• _Exercise aim_: Determine how many lines in the records below contain the string "standing", with case taken into account. Reply with the number alone.

— start Stored records —

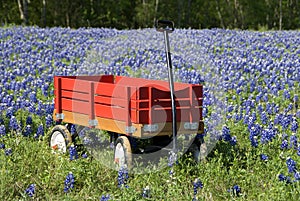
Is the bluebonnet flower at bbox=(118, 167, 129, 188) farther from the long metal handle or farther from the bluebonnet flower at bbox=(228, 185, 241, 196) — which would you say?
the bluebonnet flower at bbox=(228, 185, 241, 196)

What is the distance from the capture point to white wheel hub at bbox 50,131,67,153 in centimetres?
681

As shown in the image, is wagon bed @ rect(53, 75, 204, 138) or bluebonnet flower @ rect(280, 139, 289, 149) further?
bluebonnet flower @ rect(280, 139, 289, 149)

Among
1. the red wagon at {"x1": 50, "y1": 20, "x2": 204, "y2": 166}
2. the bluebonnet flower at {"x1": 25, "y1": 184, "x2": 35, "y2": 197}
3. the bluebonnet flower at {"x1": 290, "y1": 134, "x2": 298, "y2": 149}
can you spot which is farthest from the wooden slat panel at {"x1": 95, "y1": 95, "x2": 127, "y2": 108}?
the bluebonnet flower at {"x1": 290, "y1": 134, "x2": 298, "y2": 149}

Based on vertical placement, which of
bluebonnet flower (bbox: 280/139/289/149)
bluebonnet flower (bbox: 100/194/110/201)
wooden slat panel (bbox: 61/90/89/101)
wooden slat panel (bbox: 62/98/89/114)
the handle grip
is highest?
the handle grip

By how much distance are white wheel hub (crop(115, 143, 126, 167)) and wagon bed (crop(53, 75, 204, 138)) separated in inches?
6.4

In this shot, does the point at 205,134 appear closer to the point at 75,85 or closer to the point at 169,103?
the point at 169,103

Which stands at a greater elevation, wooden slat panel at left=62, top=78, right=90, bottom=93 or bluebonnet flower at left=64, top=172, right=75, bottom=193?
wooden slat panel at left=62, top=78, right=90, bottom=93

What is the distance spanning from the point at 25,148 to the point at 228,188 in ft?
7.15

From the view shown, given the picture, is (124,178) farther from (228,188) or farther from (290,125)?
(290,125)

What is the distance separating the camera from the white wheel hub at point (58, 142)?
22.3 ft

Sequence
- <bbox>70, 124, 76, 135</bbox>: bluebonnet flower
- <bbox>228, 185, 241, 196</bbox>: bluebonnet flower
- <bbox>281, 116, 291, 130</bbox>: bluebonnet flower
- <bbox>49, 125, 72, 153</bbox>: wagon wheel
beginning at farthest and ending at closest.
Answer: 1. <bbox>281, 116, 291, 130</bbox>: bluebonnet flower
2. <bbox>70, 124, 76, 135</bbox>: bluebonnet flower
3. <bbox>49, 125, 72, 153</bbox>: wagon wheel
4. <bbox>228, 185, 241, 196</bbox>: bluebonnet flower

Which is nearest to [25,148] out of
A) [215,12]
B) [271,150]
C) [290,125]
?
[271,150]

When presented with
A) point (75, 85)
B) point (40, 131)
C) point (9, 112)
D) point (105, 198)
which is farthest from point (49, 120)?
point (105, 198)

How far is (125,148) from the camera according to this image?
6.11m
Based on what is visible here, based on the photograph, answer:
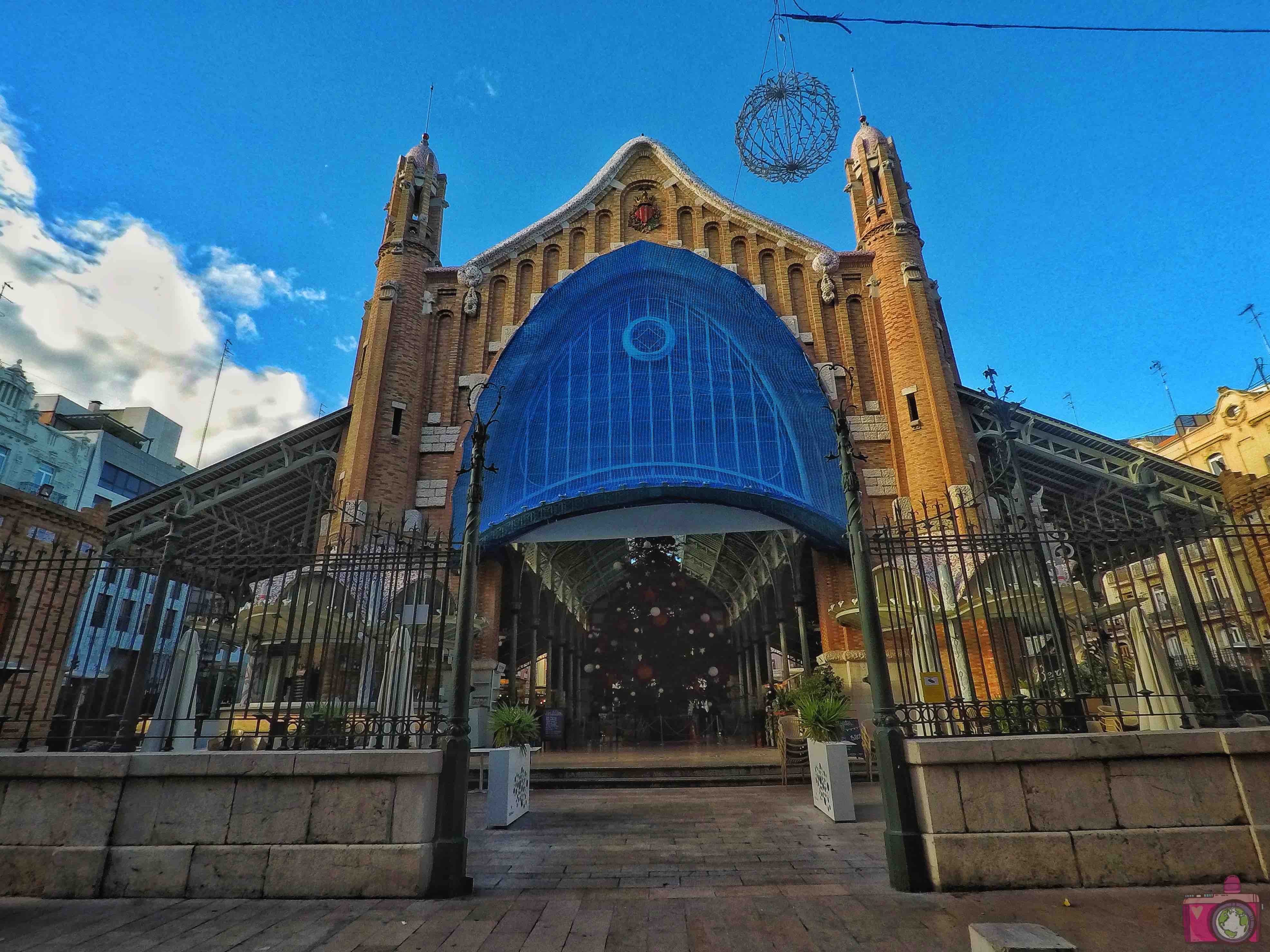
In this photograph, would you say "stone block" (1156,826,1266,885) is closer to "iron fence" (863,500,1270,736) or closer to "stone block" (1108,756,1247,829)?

— end Stored records —
— start Stored records —

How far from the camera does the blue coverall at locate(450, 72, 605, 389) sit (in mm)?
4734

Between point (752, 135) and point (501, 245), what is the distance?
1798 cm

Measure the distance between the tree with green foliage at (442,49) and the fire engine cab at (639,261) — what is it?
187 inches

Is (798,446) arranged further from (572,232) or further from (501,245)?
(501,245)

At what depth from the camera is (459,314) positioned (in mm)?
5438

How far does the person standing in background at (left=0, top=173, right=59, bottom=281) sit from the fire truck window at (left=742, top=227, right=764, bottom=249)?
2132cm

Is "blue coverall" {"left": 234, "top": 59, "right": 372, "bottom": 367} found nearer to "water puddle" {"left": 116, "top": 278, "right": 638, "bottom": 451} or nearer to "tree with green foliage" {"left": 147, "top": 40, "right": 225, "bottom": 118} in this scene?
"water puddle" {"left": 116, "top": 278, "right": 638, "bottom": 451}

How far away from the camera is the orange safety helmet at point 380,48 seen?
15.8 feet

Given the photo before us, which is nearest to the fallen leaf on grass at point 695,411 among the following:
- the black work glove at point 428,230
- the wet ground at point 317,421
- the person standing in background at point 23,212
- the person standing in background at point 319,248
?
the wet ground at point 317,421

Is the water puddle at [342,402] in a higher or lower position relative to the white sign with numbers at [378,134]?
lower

— end Stored records —
— start Stored records —

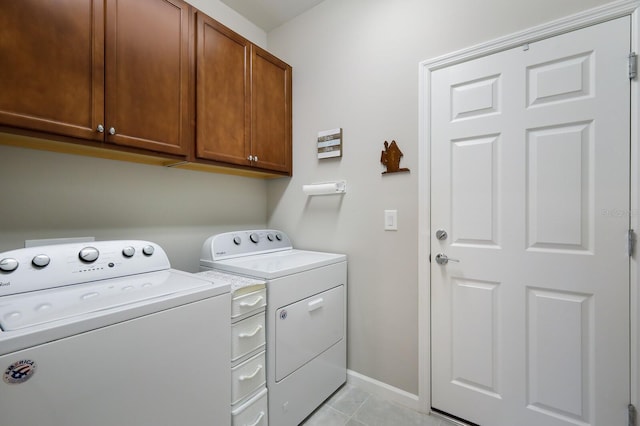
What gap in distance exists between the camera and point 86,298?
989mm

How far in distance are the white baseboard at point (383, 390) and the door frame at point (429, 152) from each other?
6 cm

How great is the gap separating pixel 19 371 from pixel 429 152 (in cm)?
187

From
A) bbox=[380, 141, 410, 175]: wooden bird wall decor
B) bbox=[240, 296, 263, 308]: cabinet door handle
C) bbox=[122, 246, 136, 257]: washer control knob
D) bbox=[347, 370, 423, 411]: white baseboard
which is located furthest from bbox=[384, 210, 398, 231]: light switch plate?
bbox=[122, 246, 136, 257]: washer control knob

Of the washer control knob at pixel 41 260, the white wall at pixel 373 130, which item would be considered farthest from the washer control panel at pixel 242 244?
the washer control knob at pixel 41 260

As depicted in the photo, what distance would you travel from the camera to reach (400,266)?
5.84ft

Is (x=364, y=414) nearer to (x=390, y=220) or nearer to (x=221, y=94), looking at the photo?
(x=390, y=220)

— end Stored records —

• _Solution for this problem_: 3